* _Given task 1_
Copy word for word the part of the text on children's savings accounts that runs from "GROWING INTEREST IN" to "for disadvantaged students.".
* _Given task 2_
Name every agency that the text on children's savings accounts says joined the partnership established in 2010.

* _Selection_
GROWING INTEREST IN CSAS CSAs are gaining traction around the country, not as a fad or a merely interesting alternative but as a potentially powerful tool with which to improve educational attainment and make existing institutions—K-12 schools, universities, the financial aid system—work better, especially for disadvantaged students.
In the absence of passage of national CSA policy, some states and localities have developed their own children’s savings initiatives, including programs that incorporate elements of CSA design into state 529 college saving plans. While the details vary, these CSA-style investments in children’s futures include publicly-funded initial contributions and matching contributions for low-income savers, opening accounts for children who reach specific educational milestones (such as kindergarten enrollment), and experimenting with school-based savings and financial literacy initiatives (Goldberg, Friedman, and Boshara, 2010). North Dakota, for example,
provides a $100 grant for any newborn in the state, provided that the $100 is matched by a private contribution before the child’s fourth birthday.6 Enacted in 2010, Nevada’s Silver State Matching Program provides a 1:1 match on contributions for households earning annual incomes below $41,400 and a 50% match up to $300 per year for households earning annual incomes between $41,400 and $61,950. The Alfond Challenge automatically opens a 529 account with an initial deposit of $500 for any parent of an infant in Maine. A number of other states are in the planning stage for beginning a CSA in the next year or two. In other parts of the country,
school districts, counties, and municipalities are also stepping into the breach. San Francisco, California, became the first locality in the United States to provide “opt out” college savings accounts to all enrolled kindergarteners, in 2010.7 Cuyahoga County, Ohio, began a similar effort in fall 2013, specifically citing as a rationale for their investment the potential for improved educational outcomes by helping families and students finance college through savings.8 Collectively, these innovations are helping thousands of lowincome students, while testing different policy mechanisms and strengthening the case for broader CSA implementation. Further, in the last several years, the Department of Education (ED) has shown interest in validating CSAs linked to children’s academic performance. In 2010, ED, the Federal Deposit Insurance Corporation (FDIC), and National Credit Union Administration (NCUA) established a new partnership to increase financial literacy, access to federally insured bank accounts,
and savings among students and families across the country.9 The next year ED announced an invitational priority as part of the Gaining Early Awareness and Readiness for Undergraduate Programs (GEAR UP).10 In 2012, ED announced a new college savings account research demonstration project implemented within the GEAR UP program.11 However,
it was canceled when administrative challenges prohibited state GEAR UP programs from initiating projects. This attempt by ED demonstrates their desire for a validation study. It also underscored barriers in bringing CSAs to scale at the time. Since that time, city, county, and statewide CSA programs have been started, as described above, making a validation study possible. Further, entities administering CSAs now recognize the need for a validation study that tests the underlying process model and addresses question of of how, when and with whom CSAs work so that future programs can be tailored to address specific needs.

* _Extracted information_
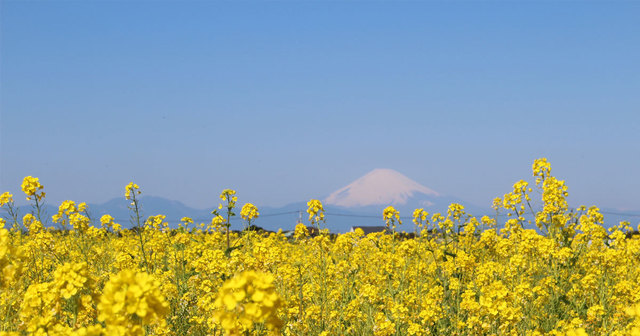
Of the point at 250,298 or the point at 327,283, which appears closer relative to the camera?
the point at 250,298

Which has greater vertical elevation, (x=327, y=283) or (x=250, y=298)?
(x=250, y=298)

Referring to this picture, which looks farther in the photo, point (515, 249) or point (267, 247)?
point (515, 249)

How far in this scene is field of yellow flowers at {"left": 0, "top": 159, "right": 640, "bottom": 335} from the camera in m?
2.51

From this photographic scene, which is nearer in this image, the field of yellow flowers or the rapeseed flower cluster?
the rapeseed flower cluster

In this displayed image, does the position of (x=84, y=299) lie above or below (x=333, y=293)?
above

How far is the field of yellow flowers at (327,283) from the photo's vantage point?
251 cm

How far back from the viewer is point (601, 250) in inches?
301

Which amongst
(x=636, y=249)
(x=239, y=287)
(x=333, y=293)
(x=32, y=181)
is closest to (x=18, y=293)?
(x=32, y=181)

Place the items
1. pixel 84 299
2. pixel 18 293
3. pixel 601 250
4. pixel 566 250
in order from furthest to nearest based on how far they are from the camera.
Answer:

* _Problem solution 1_
GROWING INTEREST IN CSAS CSAs are gaining traction around the country, not as a fad or a merely interesting alternative but as a potentially powerful tool with which to improve educational attainment and make existing institutions—K-12 schools, universities, the financial aid system—work better, especially for disadvantaged students.

* _Problem solution 2_
The Department of Education (ED), the Federal Deposit Insurance Corporation (FDIC), and the National Credit Union Administration (NCUA).